Global Macro Weekly Outlook & Execution Log | 2026-05-10

Part 1: Weekly Performance Recap

Last week was not a clean trading week for the book. The recap shows 43 trades across a very broad mix of instruments, with 12 winners, 16 losers, and a reported net result of -8,633.6 pips. The traded universe included US500, NAS100, US30, XAUUSD, XAGUSD, major FX, Scandinavian crosses, and the main crypto pairs including BTCUSD, ETHUSD, and SOLUSD.

The important point is not just the negative number, but the dispersion. When the trade list stretches from equity indices to metals, crypto, EURDKK, GBPNOK, USDSEK, and USDJPY, the risk is that the book becomes too dependent on general volatility rather than a narrow, repeatable edge. In weeks like this, position sizing and correlation control matter more than finding the next setup.

Equities and crypto remained sensitive to rate expectations, while metals continued to trade as both inflation hedge and liquidity instrument depending on the session. FX was mixed, with the dollar still the central driver ahead of this week’s US inflation and consumer data. After a drawdown week, the priority is straightforward: reduce noise, trade fewer correlated positions, and wait for cleaner confirmation around the scheduled macro releases.

Market Volatility Scan

Part 2: Global Macro Weekly Outlook

This week is heavily centered on the United States. The market will get CPI, PPI, a Fed Chair nomination vote, and retail sales, all within a tight window. That combination can move the dollar, Treasury yields, equity indices, gold, and crypto at the same time, so traders should expect sharper intraday ranges and less reliable technical levels around the releases.
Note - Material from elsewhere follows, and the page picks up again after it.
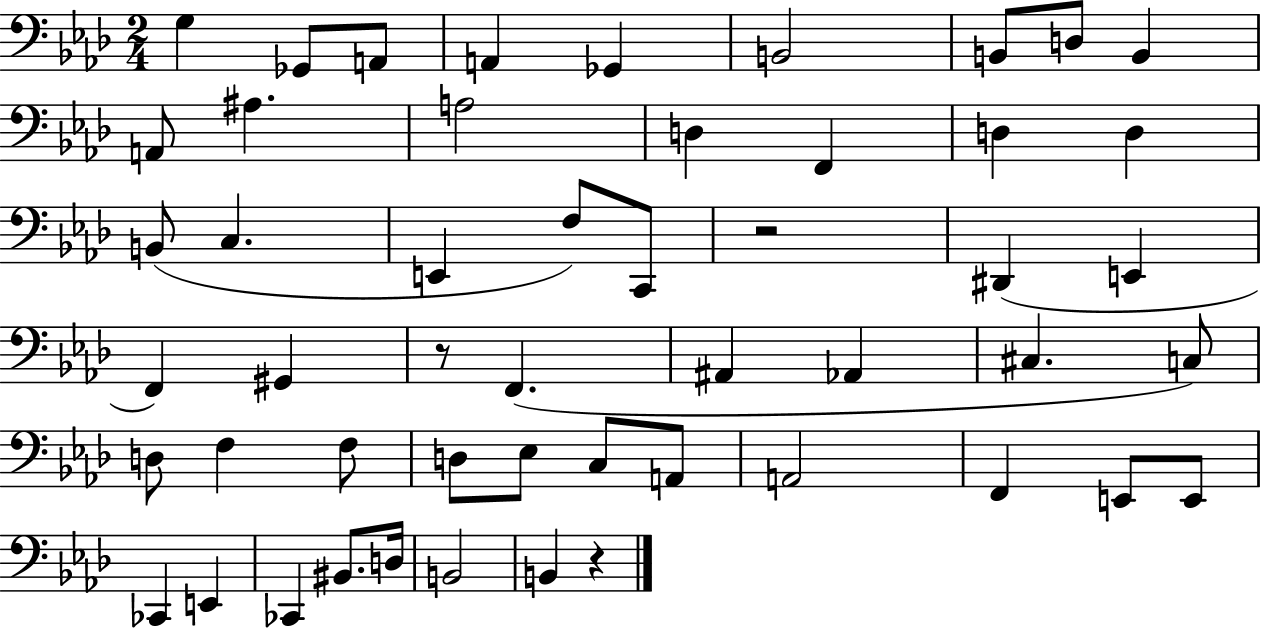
G3/q Gb2/e A2/e A2/q Gb2/q B2/h B2/e D3/e B2/q A2/e A#3/q. A3/h D3/q F2/q D3/q D3/q B2/e C3/q. E2/q F3/e C2/e R/h D#2/q E2/q F2/q G#2/q R/e F2/q. A#2/q Ab2/q C#3/q. C3/e D3/e F3/q F3/e D3/e Eb3/e C3/e A2/e A2/h F2/q E2/e E2/e CES2/q E2/q CES2/q BIS2/e. D3/s B2/h B2/q R/q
Tuesday, 12 May at 08:30 UTC: US Core CPI m/m, CPI m/m, and CPI y/y. This is the main event of the week. A hotter CPI print would likely push yields higher, support the US dollar, and pressure risk assets such as NAS100, US500, BTC, ETH, and SOL. Gold may also face selling if real yields rise, although persistent inflation can still support metals over a broader horizon. A softer CPI print would probably encourage a risk-on reaction, with equities and crypto bid and the dollar offered, at least initially.

Tuesday, 12 May at 12:00 UTC: Fed Chair Nomination Vote. The vote is not a typical data release, but it can still affect market tone if it changes expectations around future Fed communication. Any sign of political uncertainty around the central bank may widen risk premiums, especially in USD pairs and rate-sensitive assets.
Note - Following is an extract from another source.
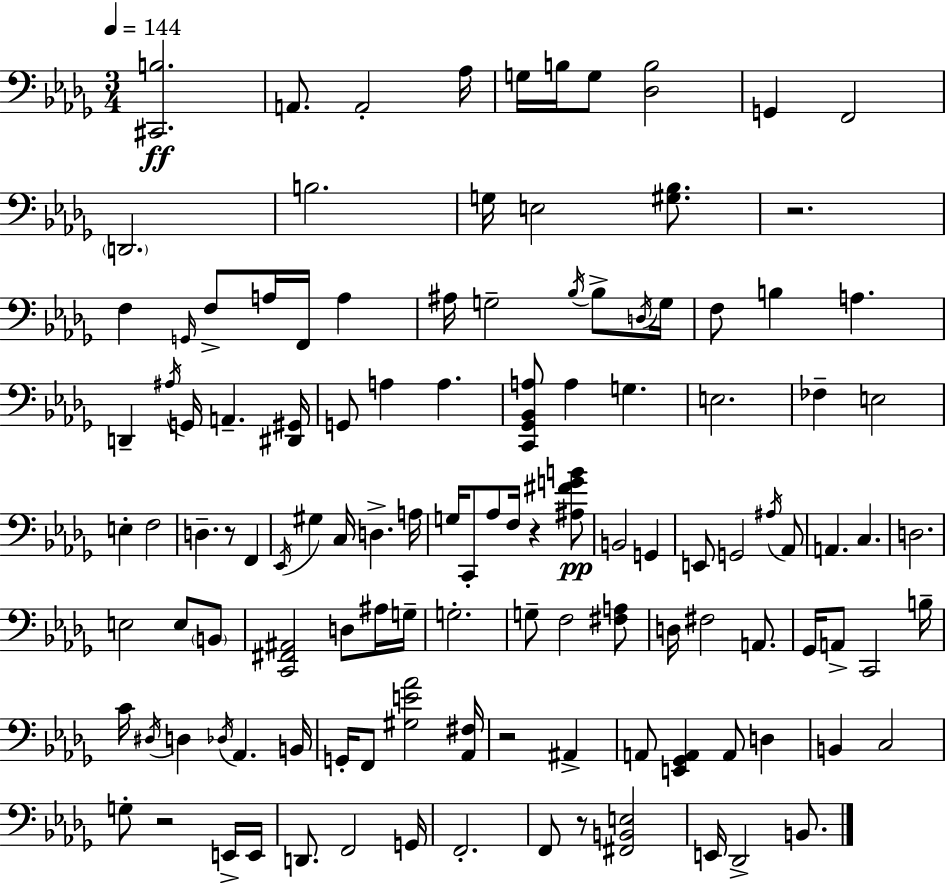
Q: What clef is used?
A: bass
Wednesday, 13 May at 08:30 UTC: US Core PPI m/m and PPI m/m. PPI matters because it feeds the market’s view of pipeline inflation and, indirectly, the Fed’s preferred inflation measures. If CPI is already strong and PPI confirms that pressure, the dollar could extend gains and equities may struggle. If PPI cools after a softer CPI, the market may become more confident that the disinflation path is intact.

Thursday, 14 May at 02:00 UTC: UK GDP m/m. GBPUSD will be the direct focus. A stronger UK GDP reading may give sterling some support, but the pair will still be influenced by the broader dollar backdrop after CPI and PPI. If US data is dollar-positive, a good UK GDP number may only limit downside rather than create a clean bullish trend.

Thursday, 14 May at 08:30 UTC: US Core Retail Sales m/m and Retail Sales m/m. Retail sales will tell us whether the US consumer is still absorbing higher prices and financing costs. Strong sales alongside sticky inflation can be awkward for markets because it argues against quick policy easing. Weak sales with easing inflation may help bonds and risk assets, but weak sales with sticky inflation would raise stagflation concerns and could produce choppy, defensive price action.

Weekend crypto note: Bitcoin, Ethereum, and Solana remain high-beta expressions of global liquidity. Weekend moves should be treated with caution because liquidity is thinner and price can travel quickly without strong confirmation from traditional markets. The cleaner read usually comes after Monday’s cash equity open, ETF flow data, funding rates, and open interest reset. For crypto traders, the key risk this week is a CPI-driven move in yields and the dollar. If US inflation surprises higher, chasing weekend strength could be dangerous. If CPI cools, crypto may get room to squeeze higher, but confirmation should come from volume rather than headlines alone.

From a trading perspective, this is a week to respect the calendar. There is no need to force exposure into the minutes before CPI, PPI, or retail sales. Let the first reaction clear, watch whether the second move confirms or reverses it, and keep position size aligned with the wider volatility regime.